Le petit prince s’en fut revoir les roses.
- Vous n’êtes pas du tout semblables à ma rose, vous n’êtes rien encore, leur dit-il. Personne ne vous a apprivoisées et vous n’avez apprivoisé personne. Vous êtes comme était mon renard. Ce n’était qu’un renard semblable à cent mille autres. Mais j’en ai fait mon ami, et il est maintenant unique au monde.
Et les roses étaient gênées.
- Vous êtes belles, mais vous êtes vides, leur dit-il encore. on ne peut pas mourir pour vous. Bien sûr, ma rose à moi, un passant ordinaire croirait qu’ elle vous ressemble. Mais à elle seule elle est plus importante que vous toutes, puisque c’est elle que j’ai arrosée. Puisque c’est elle que j’ai mise sous globe. Puisque c’est elle que j’ai abritée par le paravent. Puisque c’est elle dont j’ai tué les chenilles (sauf les deux ou trois pour
les papillons). Puisque c’est elle que j’ai écoutée se plaindre, ou se vanter, ou même quelquefois se taire. Puisque c’ est ma rose.
Et il revint vers le renard:
-Adieu, dit-il...
-Adieu, dit le renard. Voici mon secret. Il est très simple: on ne voit bien qu’avec le cœur. L’essentiel est invisible pour les yeux.

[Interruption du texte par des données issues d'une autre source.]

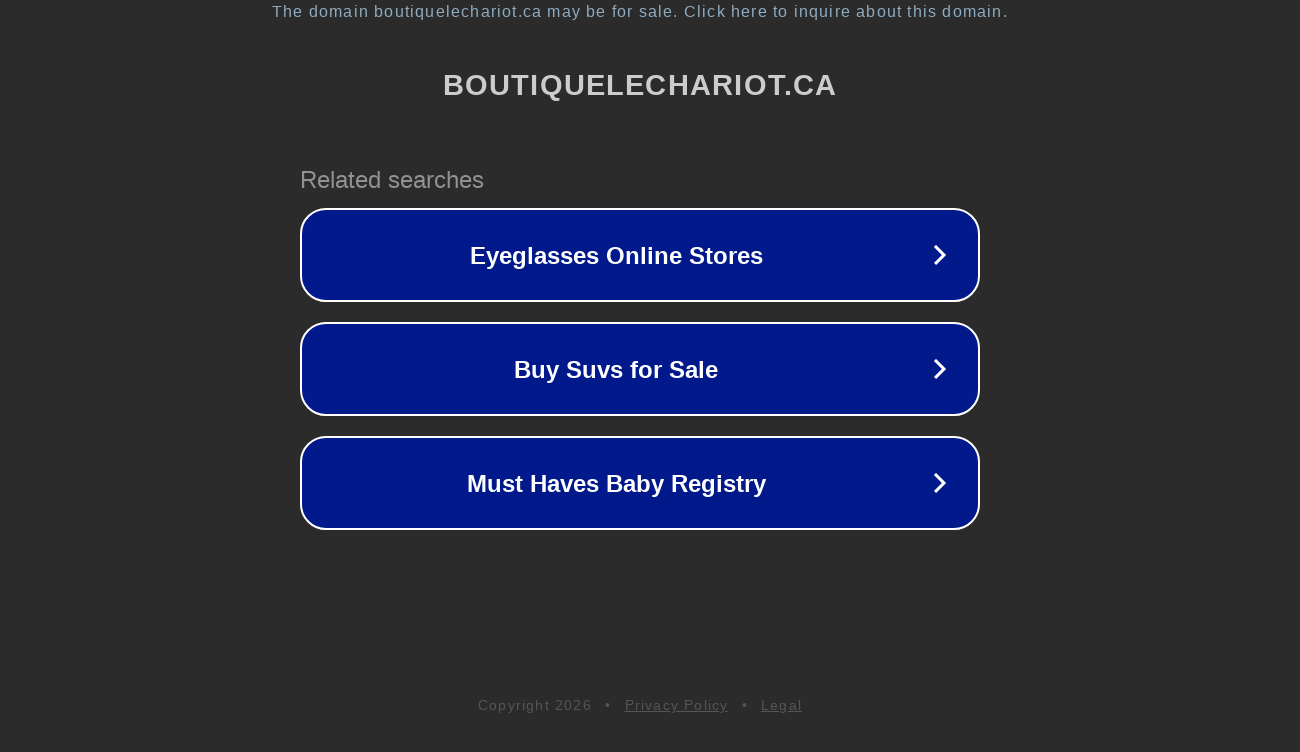

--- FILE ---
content_type: text/html; charset=utf-8
request_url: https://boutiquelechariot.ca/products/soul-connection-dream-catcher
body_size: 1110
content:
<!doctype html>
<html data-adblockkey="MFwwDQYJKoZIhvcNAQEBBQADSwAwSAJBANDrp2lz7AOmADaN8tA50LsWcjLFyQFcb/P2Txc58oYOeILb3vBw7J6f4pamkAQVSQuqYsKx3YzdUHCvbVZvFUsCAwEAAQ==_xSjhPWvxJbJdz5PKbMMvKhZ+ITF2TjbUzOjqu/hq8mjgyFSBoHzWTkrwokhUjputD9ReDwll0zuRKmbAl3cAKA==" lang="en" style="background: #2B2B2B;">
<head>
    <meta charset="utf-8">
    <meta name="viewport" content="width=device-width, initial-scale=1">
    <link rel="icon" href="[data-uri]">
    <link rel="preconnect" href="https://www.google.com" crossorigin>
</head>
<body>
<div id="target" style="opacity: 0"></div>
<script>window.park = "[base64]";</script>
<script src="/bcGnxsRYq.js"></script>
</body>
</html>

-L’essentiel est invisible pour les yeux, répéta le petit prince, afin de se souvenir.
-C’est le temps que tu as perdu pour ta rose qui fait ta rose si importante.
-C’est le temps que j’ai perdu pour ma rose... dit le petit prince, afin de se souvenir.
-Les hommes ont oublié cette vérité, dit le renard. Mais tu ne dois pas l’oublier. Tu deviens responsable pour toujours de ce que tu as apprivoisé. Tu es responsable de ta rose...
-Je suis responsable de ma rose... répéta le petit prince, afin de se souvenir.